Référence : 2011 CF 936

[TRADUCTION FRANÇAISE CERTIFIÉE, NON RÉVISÉE]

Ottawa (Ontario), le 27 juillet 2011

En présence de monsieur le juge O'Reilly

 

 

ENTRE :

 

LE MINISTRE DE LA CITOYENNETÉ ET DE L’IMMIGRATION

 

 

 

demandeur

 

et

 

 

 

TUNA ONUR

 

 

 

défenderesse

 

 

 

 

 

MOTIFS DU JUGEMENT ET JUGEMENT

 

I.          Aperçu

 

[1]               Mme Tuna Onur a demandé la citoyenneté canadienne en 2008. Un juge de la citoyenneté a conclu qu’elle satisfaisait aux exigences de la Loi sur la citoyenneté, L.R.C. (1985), ch. C-29, y compris à l’exigence selon laquelle elle devait avoir résidé au Canada pendant trois des quatre années précédant sa demande. Bien que Mme Onur n’ait pas été effectivement présente au Canada pendant la durée requise, le juge a conclu, après avoir examiné en profondeur la situation de Mme Onur, que celle-ci avait fermement établi sa résidence et maintenu des attaches suffisamment solides ici pour que l’on puisse dire qu’elle avait centralisé son mode d’existence au Canada pendant la période nécessaire.

_Consigne_
Modifie le passage de l'extrait du jugement qui commence par « [1]               Mme Tuna Onur » et se termine par « la période nécessaire. » en y remplaçant « en profondeur » par « de manière approfondie ». Donne ensuite ce passage modifié.

_Extrait de données_
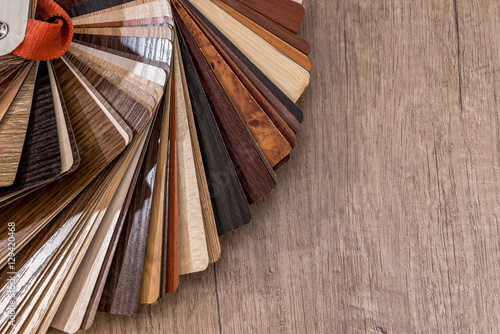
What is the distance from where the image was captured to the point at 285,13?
93cm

_Réponse_
[1]               Mme Tuna Onur a demandé la citoyenneté canadienne en 2008. Un juge de la citoyenneté a conclu qu’elle satisfaisait aux exigences de la Loi sur la citoyenneté, L.R.C. (1985), ch. C-29, y compris à l’exigence selon laquelle elle devait avoir résidé au Canada pendant trois des quatre années précédant sa demande. Bien que Mme Onur n’ait pas été effectivement présente au Canada pendant la durée requise, le juge a conclu, après avoir examiné de manière approfondie la situation de Mme Onur, que celle-ci avait fermement établi sa résidence et maintenu des attaches suffisamment solides ici pour que l’on puisse dire qu’elle avait centralisé son mode d’existence au Canada pendant la période nécessaire.